Entries provided:
◇ ◇ ◇ ◇
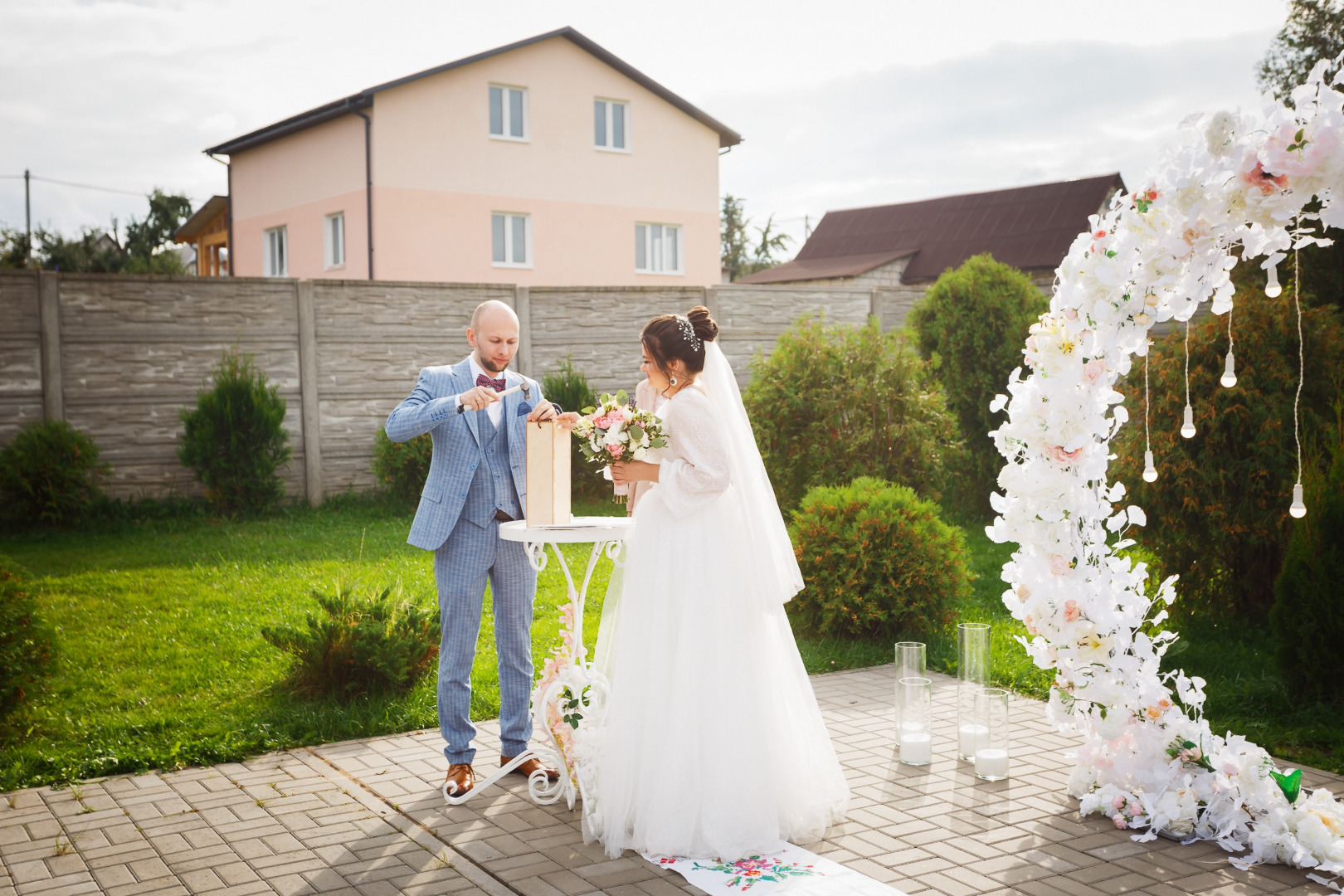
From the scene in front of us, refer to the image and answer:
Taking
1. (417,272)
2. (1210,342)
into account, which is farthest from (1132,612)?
(417,272)

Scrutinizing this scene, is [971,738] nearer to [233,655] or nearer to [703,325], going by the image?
[703,325]

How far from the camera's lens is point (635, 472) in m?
4.38

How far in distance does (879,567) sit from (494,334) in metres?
3.53

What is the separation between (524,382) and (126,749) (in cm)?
275

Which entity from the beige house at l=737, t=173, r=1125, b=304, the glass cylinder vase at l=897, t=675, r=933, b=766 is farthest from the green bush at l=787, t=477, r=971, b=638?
the beige house at l=737, t=173, r=1125, b=304

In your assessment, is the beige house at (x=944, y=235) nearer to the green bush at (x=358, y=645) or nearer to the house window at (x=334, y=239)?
the house window at (x=334, y=239)

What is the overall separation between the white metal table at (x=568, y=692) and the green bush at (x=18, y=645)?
231cm

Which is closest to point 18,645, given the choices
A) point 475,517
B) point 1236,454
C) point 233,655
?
point 233,655

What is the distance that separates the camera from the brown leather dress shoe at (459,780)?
468cm

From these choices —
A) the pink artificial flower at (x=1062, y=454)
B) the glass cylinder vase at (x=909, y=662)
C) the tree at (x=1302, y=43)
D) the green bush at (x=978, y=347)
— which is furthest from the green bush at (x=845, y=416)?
the tree at (x=1302, y=43)

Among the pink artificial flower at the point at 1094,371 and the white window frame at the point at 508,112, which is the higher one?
the white window frame at the point at 508,112

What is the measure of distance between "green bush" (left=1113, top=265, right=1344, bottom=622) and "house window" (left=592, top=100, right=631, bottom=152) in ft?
63.8

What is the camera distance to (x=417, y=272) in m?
22.4

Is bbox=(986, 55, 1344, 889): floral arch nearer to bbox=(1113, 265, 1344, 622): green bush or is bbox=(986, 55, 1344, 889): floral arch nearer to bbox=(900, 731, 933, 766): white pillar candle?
bbox=(900, 731, 933, 766): white pillar candle
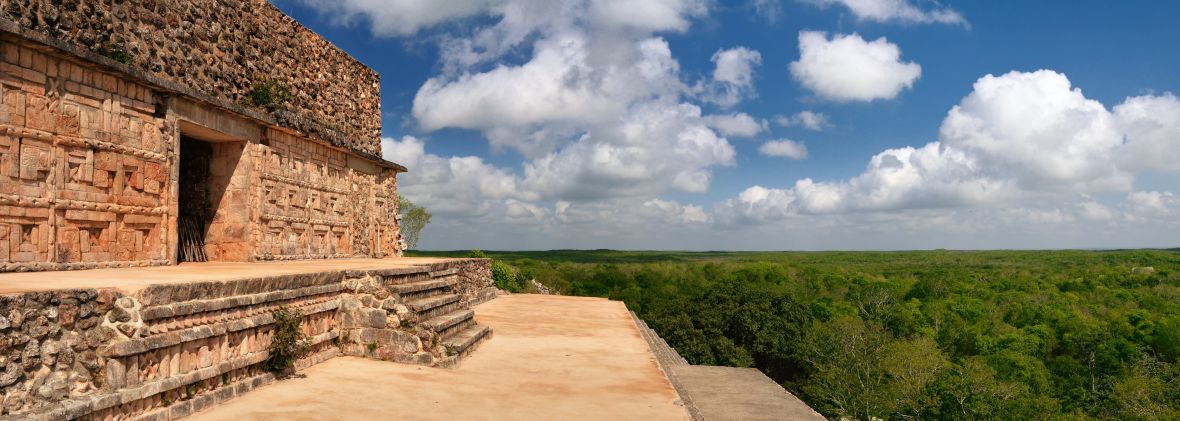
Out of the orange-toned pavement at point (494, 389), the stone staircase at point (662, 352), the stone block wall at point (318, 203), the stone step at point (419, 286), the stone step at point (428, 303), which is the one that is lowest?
the stone staircase at point (662, 352)

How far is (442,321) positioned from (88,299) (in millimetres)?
4222

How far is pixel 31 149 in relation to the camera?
20.2ft

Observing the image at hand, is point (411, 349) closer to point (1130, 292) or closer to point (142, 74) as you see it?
point (142, 74)

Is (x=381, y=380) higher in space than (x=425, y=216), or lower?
lower

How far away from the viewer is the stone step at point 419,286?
316 inches

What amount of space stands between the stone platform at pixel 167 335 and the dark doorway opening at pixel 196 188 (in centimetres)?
A: 322

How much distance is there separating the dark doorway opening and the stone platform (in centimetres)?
322

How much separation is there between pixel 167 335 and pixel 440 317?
4.06 metres

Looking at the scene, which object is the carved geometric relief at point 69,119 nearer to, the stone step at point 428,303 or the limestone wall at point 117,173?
the limestone wall at point 117,173

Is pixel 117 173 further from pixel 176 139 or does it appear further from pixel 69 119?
pixel 176 139

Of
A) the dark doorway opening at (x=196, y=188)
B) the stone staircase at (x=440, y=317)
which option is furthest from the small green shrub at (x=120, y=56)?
the stone staircase at (x=440, y=317)

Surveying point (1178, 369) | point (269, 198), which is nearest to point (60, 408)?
point (269, 198)

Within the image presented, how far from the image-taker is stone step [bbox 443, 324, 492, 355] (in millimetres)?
7516

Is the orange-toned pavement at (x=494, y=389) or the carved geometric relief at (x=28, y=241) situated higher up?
the carved geometric relief at (x=28, y=241)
◇ ◇ ◇ ◇
Problem details:
Lay out the stretch from the line containing "Within the image" through the end of the entries as a numbered list, with blank lines dropped.

Full solution:
1. Within the image presented, how far from the image-taker is stone step [bbox 443, 324, 492, 355] (in millimetres)?
2. 7516
3. Is the orange-toned pavement at (x=494, y=389) or the carved geometric relief at (x=28, y=241) situated higher up?
4. the carved geometric relief at (x=28, y=241)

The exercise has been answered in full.